-- Opening Marker --

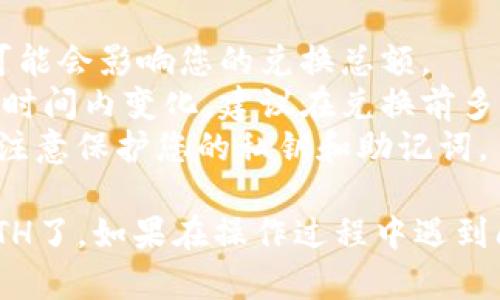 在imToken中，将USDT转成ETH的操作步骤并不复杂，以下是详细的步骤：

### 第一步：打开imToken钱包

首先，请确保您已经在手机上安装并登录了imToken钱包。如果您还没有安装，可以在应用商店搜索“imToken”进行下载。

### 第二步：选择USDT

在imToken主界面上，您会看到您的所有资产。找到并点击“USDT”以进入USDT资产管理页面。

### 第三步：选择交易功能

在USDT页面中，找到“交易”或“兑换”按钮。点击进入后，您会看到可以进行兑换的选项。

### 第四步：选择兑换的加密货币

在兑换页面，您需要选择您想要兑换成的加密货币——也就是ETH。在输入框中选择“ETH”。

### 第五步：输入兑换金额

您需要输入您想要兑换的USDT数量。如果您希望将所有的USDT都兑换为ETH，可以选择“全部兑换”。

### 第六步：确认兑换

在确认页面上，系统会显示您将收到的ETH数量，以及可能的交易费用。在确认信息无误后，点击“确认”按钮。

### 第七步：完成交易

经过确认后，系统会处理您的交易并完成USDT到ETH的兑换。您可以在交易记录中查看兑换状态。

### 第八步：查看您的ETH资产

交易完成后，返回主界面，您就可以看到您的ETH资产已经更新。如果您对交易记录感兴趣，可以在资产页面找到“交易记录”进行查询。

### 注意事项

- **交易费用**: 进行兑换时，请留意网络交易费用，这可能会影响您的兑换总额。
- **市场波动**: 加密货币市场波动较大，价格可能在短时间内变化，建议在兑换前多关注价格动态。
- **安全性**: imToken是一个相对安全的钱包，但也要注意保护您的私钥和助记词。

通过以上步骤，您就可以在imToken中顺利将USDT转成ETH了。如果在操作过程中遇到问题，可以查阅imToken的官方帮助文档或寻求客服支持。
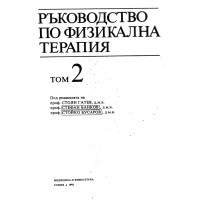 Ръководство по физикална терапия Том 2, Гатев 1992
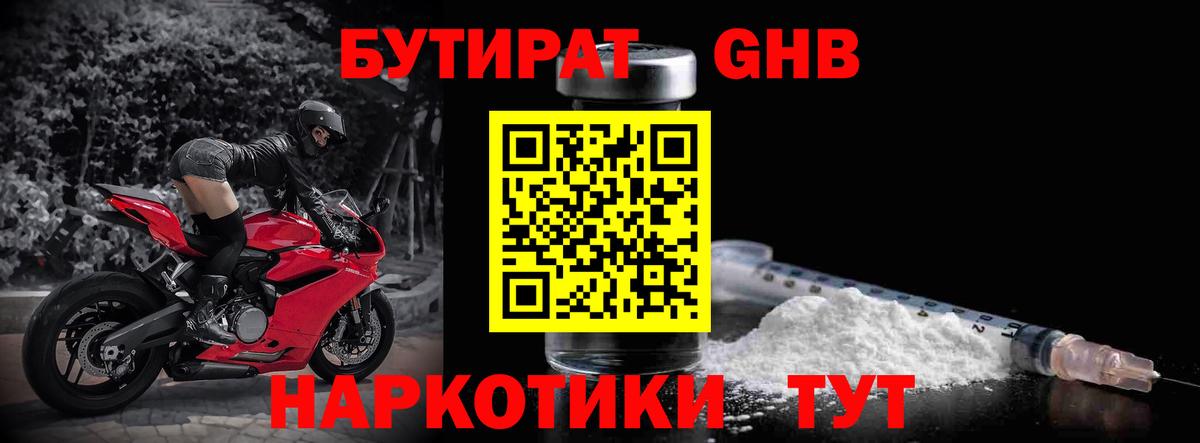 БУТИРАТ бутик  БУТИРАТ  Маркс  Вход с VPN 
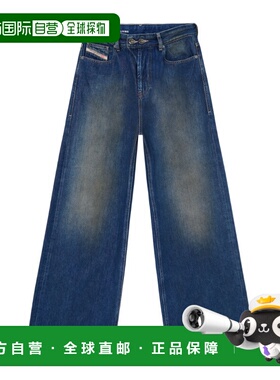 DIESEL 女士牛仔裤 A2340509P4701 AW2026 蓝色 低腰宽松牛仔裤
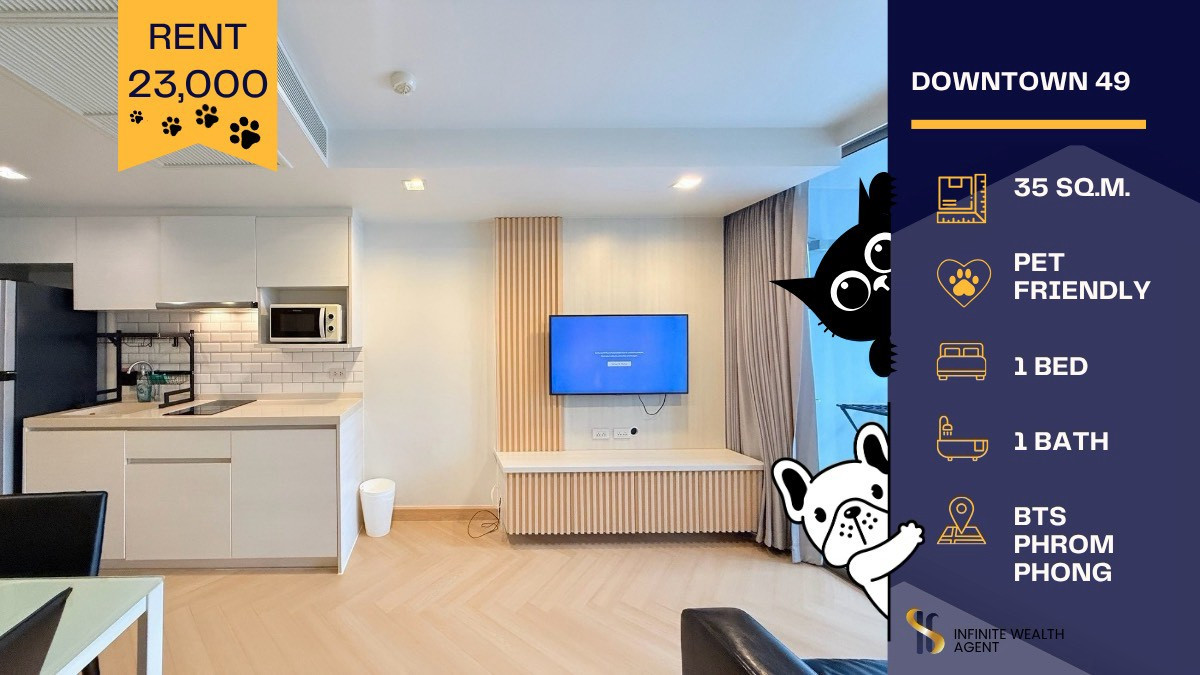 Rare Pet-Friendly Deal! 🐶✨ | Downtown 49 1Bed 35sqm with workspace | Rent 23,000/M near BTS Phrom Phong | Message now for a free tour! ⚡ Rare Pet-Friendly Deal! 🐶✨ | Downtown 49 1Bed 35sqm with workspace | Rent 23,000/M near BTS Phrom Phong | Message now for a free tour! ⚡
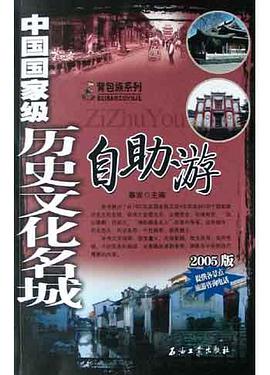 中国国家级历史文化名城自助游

-- Closing Marker --
-- Opening Marker --

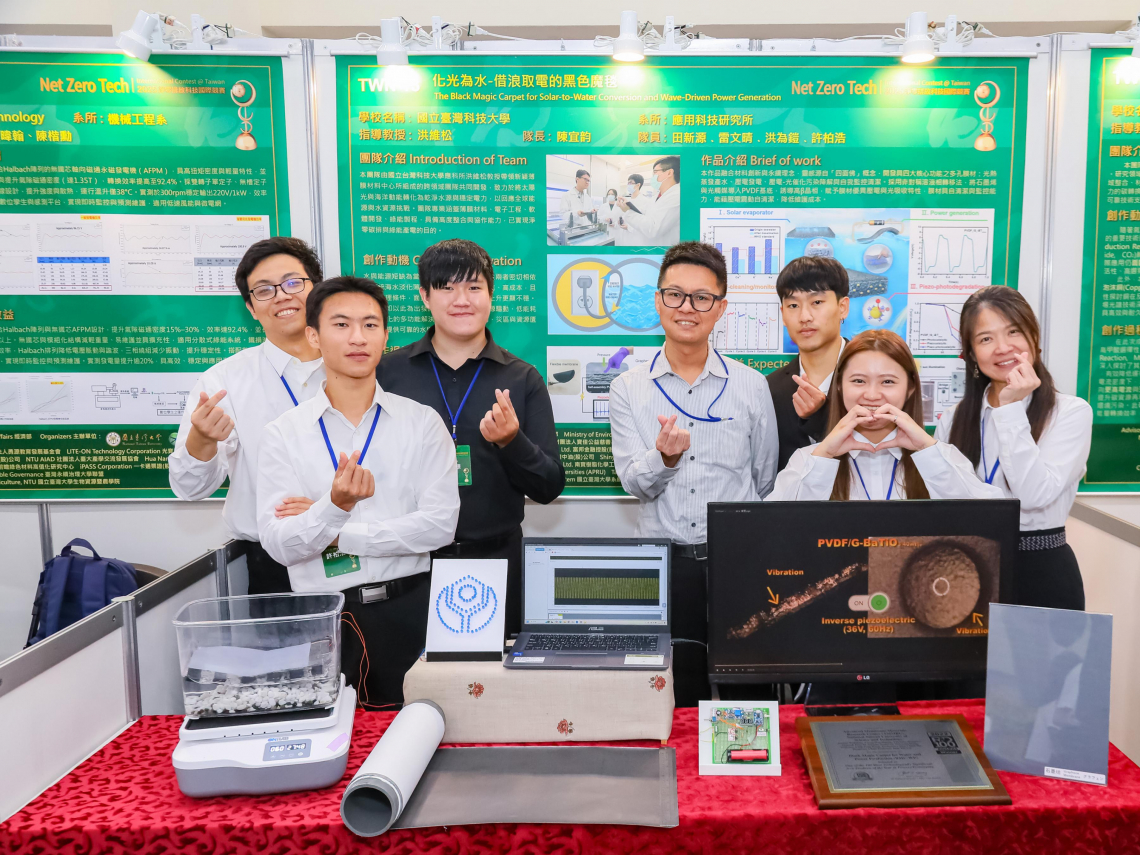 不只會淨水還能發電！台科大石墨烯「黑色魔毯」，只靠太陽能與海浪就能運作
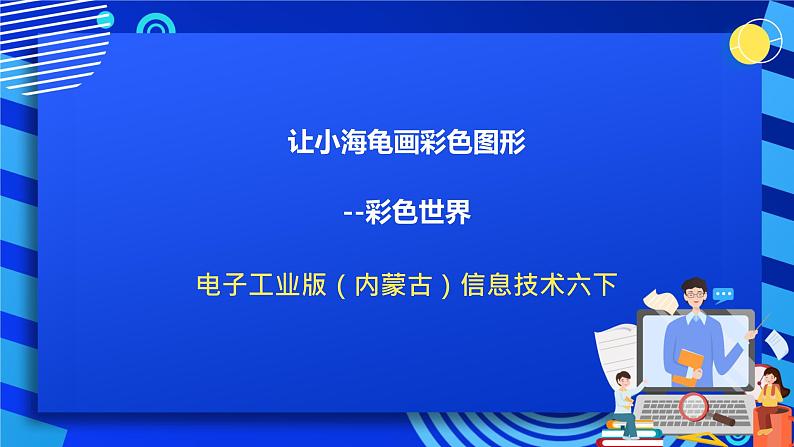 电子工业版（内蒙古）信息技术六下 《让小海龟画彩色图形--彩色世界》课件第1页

-- Closing Marker --

ASSIGNED TASK
Reproduce the listing above exactly from the line containing "### 第五步：输入兑换金额" up to and including the line containing "中国国家级历史文化名城自助游", omitting any images and everything outside those lines.

OUTPUT FOR THIS EXERCISE
### 第五步：输入兑换金额

您需要输入您想要兑换的USDT数量。如果您希望将所有的USDT都兑换为ETH，可以选择“全部兑换”。

### 第六步：确认兑换

在确认页面上，系统会显示您将收到的ETH数量，以及可能的交易费用。在确认信息无误后，点击“确认”按钮。

### 第七步：完成交易

经过确认后，系统会处理您的交易并完成USDT到ETH的兑换。您可以在交易记录中查看兑换状态。

### 第八步：查看您的ETH资产

交易完成后，返回主界面，您就可以看到您的ETH资产已经更新。如果您对交易记录感兴趣，可以在资产页面找到“交易记录”进行查询。

### 注意事项

- **交易费用**: 进行兑换时，请留意网络交易费用，这可能会影响您的兑换总额。
- **市场波动**: 加密货币市场波动较大，价格可能在短时间内变化，建议在兑换前多关注价格动态。
- **安全性**: imToken是一个相对安全的钱包，但也要注意保护您的私钥和助记词。

通过以上步骤，您就可以在imToken中顺利将USDT转成ETH了。如果在操作过程中遇到问题，可以查阅imToken的官方帮助文档或寻求客服支持。
 Ръководство по физикална терапия Том 2, Гатев 1992
 БУТИРАТ бутик  БУТИРАТ  Маркс  Вход с VPN 
 DIESEL 女士牛仔裤 A2340509P4701 AW2026 蓝色 低腰宽松牛仔裤
 Rare Pet-Friendly Deal! 🐶✨ | Downtown 49 1Bed 35sqm with workspace | Rent 23,000/M near BTS Phrom Phong | Message now for a free tour! ⚡ Rare Pet-Friendly Deal! 🐶✨ | Downtown 49 1Bed 35sqm with workspace | Rent 23,000/M near BTS Phrom Phong | Message now for a free tour! ⚡
 中国国家级历史文化名城自助游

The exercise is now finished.